Reading text
— start —
I can see them not releasing them if it would set a precedent for all their emails to be released, which would compromise their privacy as well as potentially implicate them in other charges, or convict them on these ones.

But if they themselves know that there are emails between themselves and the Premier and whomever else which would show they were operating under orders and not under their own cognizance, and no doubt this is going to be a thrust of their own testimony once the trial actually starts (whenever that may be; Mark Hume said it may not be until winter .... !!?), then why the hell don't they just come clean with what they've got?

I'm guessing, only guessing, that it's to do with having access to their former government accounts, which no doubt they probably don't currently have. But it seems odd that the defence is pressing for this when in his clients' own records there must be stuff they could enter into evidence on their own behalf.

No FOI problems, no privilege involved. Because theirs weren't MLA accounts, that's for certain. And something received from an MLA account, or sent to it, is still in their own email account, in the inbox and the sent foler.

About the delay of the trial into the winter, perhaps we might all be able to at least relish having the big bones in the case be unearthed in the weeks leading into the Olympics and Campbell has dirt (shit) all over his face during the Olympics, with the eyes of the national and international media watching....CanWest doesn't control everything after all...
 
Mr. McCullough argued one possible source might have been then deputy premier Christy Clark. He read a Pilothouse e-mail that stated: “Yo bro, will you email me back the relevant insights from your chat with Christy.

Christy Clark, now she's certainly a piece of work. That would be the woman whose husband's "home office" was scheduled to be searched in conjunction with the Ledge Raids, if I remember correctly - but weren't her and "Mr. Clark" warned in advance - I wonder if the RCMP would be polite enough to call me in advance of excecuting a search warrant at my place?
— end —
Set exercise 1
From the comment, pull out the passage that begins at the words "I'm guessing, only" and ends after the words "everything after all...".

Listed records
— start —
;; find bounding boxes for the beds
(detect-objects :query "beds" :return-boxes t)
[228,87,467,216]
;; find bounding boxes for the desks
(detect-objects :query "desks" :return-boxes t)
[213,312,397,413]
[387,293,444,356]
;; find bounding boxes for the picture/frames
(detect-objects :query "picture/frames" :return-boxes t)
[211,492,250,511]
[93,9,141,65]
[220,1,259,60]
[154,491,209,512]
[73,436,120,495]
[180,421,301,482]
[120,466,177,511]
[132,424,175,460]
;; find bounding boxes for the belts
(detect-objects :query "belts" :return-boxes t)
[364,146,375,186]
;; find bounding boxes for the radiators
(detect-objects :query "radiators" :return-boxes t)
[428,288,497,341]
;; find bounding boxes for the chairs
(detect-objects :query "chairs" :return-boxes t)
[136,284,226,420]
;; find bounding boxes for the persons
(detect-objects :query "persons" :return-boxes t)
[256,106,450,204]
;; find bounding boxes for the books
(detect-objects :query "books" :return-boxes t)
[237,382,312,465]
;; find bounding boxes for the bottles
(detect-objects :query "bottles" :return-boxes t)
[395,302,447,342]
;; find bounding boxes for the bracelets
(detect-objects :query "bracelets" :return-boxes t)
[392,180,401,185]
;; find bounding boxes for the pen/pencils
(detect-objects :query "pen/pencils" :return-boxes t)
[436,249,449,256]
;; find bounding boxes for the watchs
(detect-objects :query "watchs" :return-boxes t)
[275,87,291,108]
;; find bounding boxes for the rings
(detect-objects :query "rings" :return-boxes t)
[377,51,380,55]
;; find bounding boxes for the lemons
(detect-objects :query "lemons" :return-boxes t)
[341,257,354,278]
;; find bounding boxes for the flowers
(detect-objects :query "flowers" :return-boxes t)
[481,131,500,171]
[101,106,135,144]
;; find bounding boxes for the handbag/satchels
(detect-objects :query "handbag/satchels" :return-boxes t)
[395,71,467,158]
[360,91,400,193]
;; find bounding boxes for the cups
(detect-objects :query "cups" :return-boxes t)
— end —
Set exercise 2
Copy the lines of the records that start at the line containing "for the books" and end after the line containing "[392,180,401,185]".

Task answer 1
I'm guessing, only guessing, that it's to do with having access to their former government accounts, which no doubt they probably don't currently have. But it seems odd that the defence is pressing for this when in his clients' own records there must be stuff they could enter into evidence on their own behalf.

No FOI problems, no privilege involved. Because theirs weren't MLA accounts, that's for certain. And something received from an MLA account, or sent to it, is still in their own email account, in the inbox and the sent foler.

About the delay of the trial into the winter, perhaps we might all be able to at least relish having the big bones in the case be unearthed in the weeks leading into the Olympics and Campbell has dirt (shit) all over his face during the Olympics, with the eyes of the national and international media watching....CanWest doesn't control everything after all...

Task answer 2
;; find bounding boxes for the books
(detect-objects :query "books" :return-boxes t)
[237,382,312,465]
;; find bounding boxes for the bottles
(detect-objects :query "bottles" :return-boxes t)
[395,302,447,342]
;; find bounding boxes for the bracelets
(detect-objects :query "bracelets" :return-boxes t)
[392,180,401,185]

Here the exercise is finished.